| LESETEXT |
%%

Spicy Energy Storage: Energiespeicherung mit Kohlenstoffnanozwiebeln

In der allgemeinen Bevölkerung wird Energie normalerweise nicht als fundamentale physikalische Größe definiert, sondern eher kalorisch wahrgenommen. Es ist die Rede vom Energiegehalt der Schokolode gemessen in Kalorien, welche man abends vor dem Fernseher isst. Es ist die Rede von der Energie, welche man nach einem erholsamen Urlaub getankt hat. Doch meistens wird über Energie gesprochen, wenn sie zur Neige geht. Der Akku des Mobiltelefons ist leer, der Akkubohrer bringt keine Leistung mehr oder das Auto muss aufgetankt werden. Es ist selbstverständlich geworden, täglich das Smartphone an der Steckdose einfach wieder aufzuladen. Der benutzte Strom, eine Form von elektrischer Energie, wird in einem Kraftwerk gewonnen und an die einzelnen Haushalte geliefert. Dabei werden jedoch meistens große Mengen an fossilen Energieträgern, wie z.B. Steinkohle verbrannt. Bei der Verbrennung des Kohlenstoffs mit Sauerstoff werden neben der nutzbaren Wärmeenergie auch Kohlenstoffdioxid und andere giftige Stoffe freigesetzt, welche für die globale Erwärmung und den Treibhauseffekt verantwortlich gemacht werden.

Im Zuge der Energiewende sollen nun vermehrt erneuerbare Energieträger nutzbar gemacht werden. Dazu zählen vor allem Wind- und Sonnenenergie. Diese Energieträger liegen uns zwar in unlimitierten Mengen vor, sind aber zeitlich nicht konstant nutzbar. Die Sonne scheint z.B. nur tagsüber und der Wind weht typischerweise im Herbst mehr als im Sommer. Angenommen, man würde ausschließlich Sonnenenergie ohne Zwischenspeicherung nutzen, dann müsste man nach Sonnenuntergang wieder auf Kerzenlicht umsteigen und man könnte sein Mobiltelefon nur am Tag aufladen. Diese zeitlichen Unregelmäßigen in der Energiegewinnung müssen also durch Energiezwischenspeicherung abgefangen werden. Tagsüber wird also ein Teil der Sonnenenergie vom Nutzer verbraucht und der andere Teil mittels Energiespeichern für die Nacht vorgehalten.

%%

| DATENAUSZUG |
%%

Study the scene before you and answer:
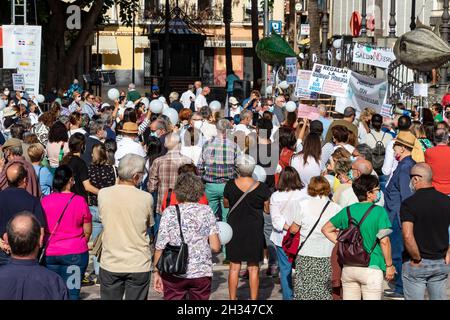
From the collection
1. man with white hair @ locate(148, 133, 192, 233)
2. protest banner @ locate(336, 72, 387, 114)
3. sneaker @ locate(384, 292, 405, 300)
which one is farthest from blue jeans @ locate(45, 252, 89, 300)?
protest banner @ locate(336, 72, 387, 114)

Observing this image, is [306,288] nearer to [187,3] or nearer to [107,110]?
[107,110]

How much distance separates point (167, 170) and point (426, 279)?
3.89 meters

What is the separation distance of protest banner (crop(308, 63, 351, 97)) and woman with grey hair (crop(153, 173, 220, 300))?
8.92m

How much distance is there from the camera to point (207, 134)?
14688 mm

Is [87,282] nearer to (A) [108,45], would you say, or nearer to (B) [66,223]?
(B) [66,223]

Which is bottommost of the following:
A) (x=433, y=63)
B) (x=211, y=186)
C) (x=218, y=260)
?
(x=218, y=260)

%%
%%

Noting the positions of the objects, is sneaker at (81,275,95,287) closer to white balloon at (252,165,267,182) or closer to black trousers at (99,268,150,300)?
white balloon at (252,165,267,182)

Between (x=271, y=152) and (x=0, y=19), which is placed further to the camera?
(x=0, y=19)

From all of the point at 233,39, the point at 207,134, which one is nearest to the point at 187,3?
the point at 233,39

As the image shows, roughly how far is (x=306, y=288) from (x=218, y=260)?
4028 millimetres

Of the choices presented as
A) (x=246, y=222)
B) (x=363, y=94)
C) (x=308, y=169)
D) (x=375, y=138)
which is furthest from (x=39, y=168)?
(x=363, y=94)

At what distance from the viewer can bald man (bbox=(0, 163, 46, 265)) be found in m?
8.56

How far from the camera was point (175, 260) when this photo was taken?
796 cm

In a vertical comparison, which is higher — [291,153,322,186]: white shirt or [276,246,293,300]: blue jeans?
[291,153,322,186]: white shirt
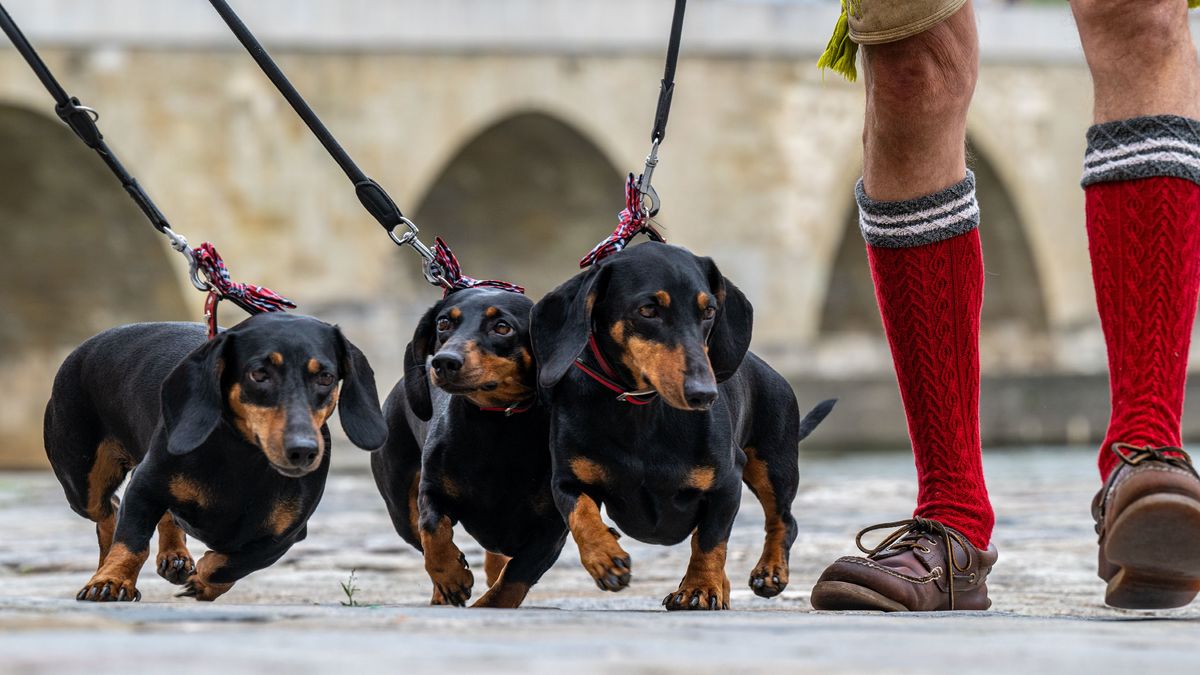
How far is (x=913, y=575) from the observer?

%%
%%

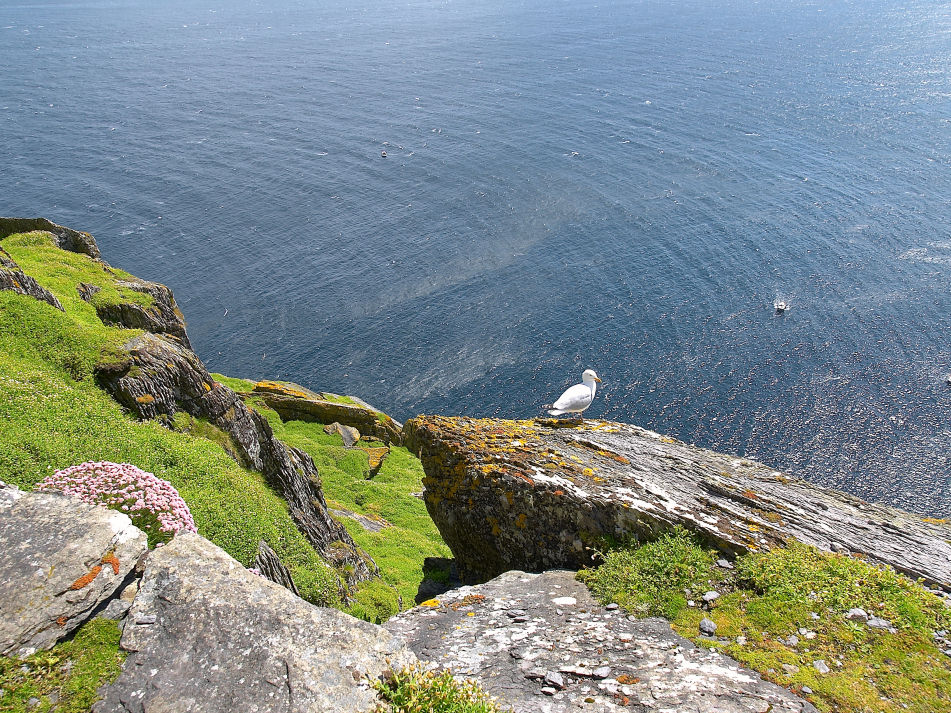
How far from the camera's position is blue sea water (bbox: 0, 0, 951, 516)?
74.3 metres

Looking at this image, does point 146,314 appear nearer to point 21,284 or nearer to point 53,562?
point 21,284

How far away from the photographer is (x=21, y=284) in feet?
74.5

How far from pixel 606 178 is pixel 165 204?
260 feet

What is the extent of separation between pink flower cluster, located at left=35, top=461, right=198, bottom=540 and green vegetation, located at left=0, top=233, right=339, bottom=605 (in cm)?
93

%%

Stimmen die folgenden Aussagen mit dem Text über Energiespeicherung überein? Antworten Sie jeweils mit Ja oder Nein und zitieren Sie die entscheidenden Worte des Textes.
(a) Beim Verbrennen von Kohlenstoff mit Sauerstoff entsteht auch Kohlenstoffdioxid.
(b) Der Wind weht typischerweise im Sommer mehr als im Herbst.
(c) Wind- und Sonnenenergie stehen nur in begrenzten Mengen zur Verfügung.

(a) Ja: „Bei der Verbrennung des Kohlenstoffs mit Sauerstoff werden neben der nutzbaren Wärmeenergie auch Kohlenstoffdioxid und andere giftige Stoffe freigesetzt“
(b) Nein: „der Wind weht typischerweise im Herbst mehr als im Sommer“
(c) Nein: „Diese Energieträger liegen uns zwar in unlimitierten Mengen vor“